Results: Averages of both the “raw” and “rank” scores were made to find the overall order of preference for the cakes. These data are shown in Table 1, and Figure 1 (for preference by “raw” score) and Figure 2 (for preference by “rank” score).

The overall order of preference is largely set between these methods. For “rank” preferences it is as follows:

  1. Cecil (Waitrose)
  2. Wiggles (Sainsburys)
  3. Colin (M&S)
  4. Charlie (Co-op)
  5. Curly (Tesco)
  6. (Joint) Morris (Morrisons) & Clyde (Asda)
  7. Carl (Tesco Freefrom Cake)

According to raw scores we see a slight reordering, wherein Curly and Charlie swap positions (becoming 4th and 5th, instead of 5th and 4th), and there is no “tie” on 6th place with Morris taking this position proper, and Clyde becoming 7th.

An ANOVA of the converted “rank” scores, to examine for caterpillars which were liked more or less to statistically significant degrees, reveals a model which is overall significant (p<0.001). Tukeys post-hoc testing shows a handful of significant differences between specific cakes, which can all be described with respect to Cecil (Waitrose) being significantly tastier than than Morris (Morrisons), Clyde (Asda) and Carl (Tesco – Freefrom).

No other Caterpillars were better or worse than any others to a statistically significant degree, although notable “trends” (i.e. where p<0.1) emerged wherein Wiggles and Colin were also each ranked better than Morris, Clyde and Carl.

A Spearman correlation between all “raw” scores (effectively making this a comparison of ranked data) against the parent supermarket’s customer satisfaction score (according to Which) shows a significantly positive correlation (p=0.036, r=0.212). This analysis excluded the freefrom cake.

Conclusion: Despite M&S inferring market superiority, in this novel analysis of caterpillar cake preference Waitrose’s Cecil was found to be the best-rated cake, with Sainsbury’s Wiggles coming in a very close second. Nontheless, Colin did still take a respectable third place.

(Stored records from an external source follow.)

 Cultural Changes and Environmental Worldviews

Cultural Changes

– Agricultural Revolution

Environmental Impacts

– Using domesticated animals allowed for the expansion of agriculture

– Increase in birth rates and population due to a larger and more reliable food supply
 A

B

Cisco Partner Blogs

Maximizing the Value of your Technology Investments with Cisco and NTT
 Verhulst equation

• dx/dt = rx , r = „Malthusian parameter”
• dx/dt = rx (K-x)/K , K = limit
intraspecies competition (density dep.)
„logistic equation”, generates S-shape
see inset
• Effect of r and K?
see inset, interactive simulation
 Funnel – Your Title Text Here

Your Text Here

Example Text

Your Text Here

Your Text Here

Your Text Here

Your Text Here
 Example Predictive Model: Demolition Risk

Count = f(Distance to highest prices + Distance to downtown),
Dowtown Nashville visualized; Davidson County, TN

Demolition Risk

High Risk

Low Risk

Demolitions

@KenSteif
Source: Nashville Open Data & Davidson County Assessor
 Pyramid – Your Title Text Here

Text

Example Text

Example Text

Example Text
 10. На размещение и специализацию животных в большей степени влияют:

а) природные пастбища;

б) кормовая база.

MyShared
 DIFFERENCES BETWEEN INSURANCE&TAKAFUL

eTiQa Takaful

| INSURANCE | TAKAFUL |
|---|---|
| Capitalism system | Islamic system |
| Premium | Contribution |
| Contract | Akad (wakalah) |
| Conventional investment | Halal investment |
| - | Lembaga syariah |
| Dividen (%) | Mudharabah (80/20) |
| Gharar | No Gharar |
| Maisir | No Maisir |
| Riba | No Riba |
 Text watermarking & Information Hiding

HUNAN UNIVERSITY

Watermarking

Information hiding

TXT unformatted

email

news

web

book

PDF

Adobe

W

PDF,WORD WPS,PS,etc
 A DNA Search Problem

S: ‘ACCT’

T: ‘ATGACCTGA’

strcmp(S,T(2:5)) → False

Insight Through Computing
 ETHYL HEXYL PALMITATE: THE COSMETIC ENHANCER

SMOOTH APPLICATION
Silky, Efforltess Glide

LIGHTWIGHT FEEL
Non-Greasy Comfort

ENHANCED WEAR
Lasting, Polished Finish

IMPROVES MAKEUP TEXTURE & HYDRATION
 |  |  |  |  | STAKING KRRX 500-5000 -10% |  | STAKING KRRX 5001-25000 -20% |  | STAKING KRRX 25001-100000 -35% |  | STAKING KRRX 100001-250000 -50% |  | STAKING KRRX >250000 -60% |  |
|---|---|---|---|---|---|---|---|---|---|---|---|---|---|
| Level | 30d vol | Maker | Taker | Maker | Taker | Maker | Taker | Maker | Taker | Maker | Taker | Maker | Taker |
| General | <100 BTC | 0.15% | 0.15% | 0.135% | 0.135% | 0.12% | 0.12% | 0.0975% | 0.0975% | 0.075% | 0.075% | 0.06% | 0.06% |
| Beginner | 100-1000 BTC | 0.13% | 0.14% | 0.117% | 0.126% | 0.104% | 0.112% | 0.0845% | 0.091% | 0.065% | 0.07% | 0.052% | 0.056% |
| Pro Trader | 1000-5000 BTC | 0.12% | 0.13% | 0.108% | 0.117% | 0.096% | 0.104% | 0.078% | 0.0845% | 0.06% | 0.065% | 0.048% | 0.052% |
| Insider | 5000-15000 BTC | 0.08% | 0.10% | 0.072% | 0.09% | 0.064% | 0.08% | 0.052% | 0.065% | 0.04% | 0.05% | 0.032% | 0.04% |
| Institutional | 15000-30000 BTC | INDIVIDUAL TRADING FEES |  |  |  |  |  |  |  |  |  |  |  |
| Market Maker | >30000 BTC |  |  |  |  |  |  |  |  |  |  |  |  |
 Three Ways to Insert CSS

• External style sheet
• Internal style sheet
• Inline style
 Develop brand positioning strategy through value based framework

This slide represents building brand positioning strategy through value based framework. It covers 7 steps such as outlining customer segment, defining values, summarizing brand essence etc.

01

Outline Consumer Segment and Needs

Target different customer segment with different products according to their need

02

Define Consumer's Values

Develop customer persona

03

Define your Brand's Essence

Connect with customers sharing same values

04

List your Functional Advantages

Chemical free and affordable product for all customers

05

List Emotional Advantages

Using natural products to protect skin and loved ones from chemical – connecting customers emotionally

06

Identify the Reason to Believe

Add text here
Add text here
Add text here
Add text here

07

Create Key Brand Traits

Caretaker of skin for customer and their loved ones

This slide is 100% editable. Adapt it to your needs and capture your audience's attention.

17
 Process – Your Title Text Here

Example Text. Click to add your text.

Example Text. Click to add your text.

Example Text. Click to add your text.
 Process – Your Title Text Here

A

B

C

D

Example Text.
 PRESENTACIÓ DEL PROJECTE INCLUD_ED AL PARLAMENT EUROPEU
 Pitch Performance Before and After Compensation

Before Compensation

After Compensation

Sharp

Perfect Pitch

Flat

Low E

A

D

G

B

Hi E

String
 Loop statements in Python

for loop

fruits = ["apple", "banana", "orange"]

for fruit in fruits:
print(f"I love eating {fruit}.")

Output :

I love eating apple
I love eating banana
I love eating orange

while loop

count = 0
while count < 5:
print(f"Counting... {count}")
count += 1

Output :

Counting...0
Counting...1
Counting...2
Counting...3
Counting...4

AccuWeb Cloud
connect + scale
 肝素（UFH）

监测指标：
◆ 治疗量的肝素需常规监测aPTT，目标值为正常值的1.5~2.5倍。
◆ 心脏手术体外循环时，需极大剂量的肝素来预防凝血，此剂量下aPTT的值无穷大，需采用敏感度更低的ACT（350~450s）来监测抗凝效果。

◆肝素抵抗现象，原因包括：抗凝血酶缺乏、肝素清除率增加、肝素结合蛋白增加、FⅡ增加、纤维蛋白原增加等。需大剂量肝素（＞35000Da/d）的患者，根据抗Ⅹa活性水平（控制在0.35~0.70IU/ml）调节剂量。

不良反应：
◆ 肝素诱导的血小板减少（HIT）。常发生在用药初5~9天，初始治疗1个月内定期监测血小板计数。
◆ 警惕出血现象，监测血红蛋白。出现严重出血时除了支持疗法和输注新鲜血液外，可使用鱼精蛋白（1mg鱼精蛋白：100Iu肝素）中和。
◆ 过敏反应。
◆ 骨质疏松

Not only did Cecil take the overall top spot, but this caterpillar was also demonstrated to be the only one which was liked more than others to a scientifically significant degree. This finding can equally be framed as Morris and Clyde being the only “healthy control” caterpillars (i.e. not restricted by freefrom ingredients) to be disliked with a scientific degree of confidence more than other ones on the market. A final exploratory analysis showed that each Caterpillar’s worth is indeed tied quite closely to Which’s customer satisfaction score for its parent supermarket.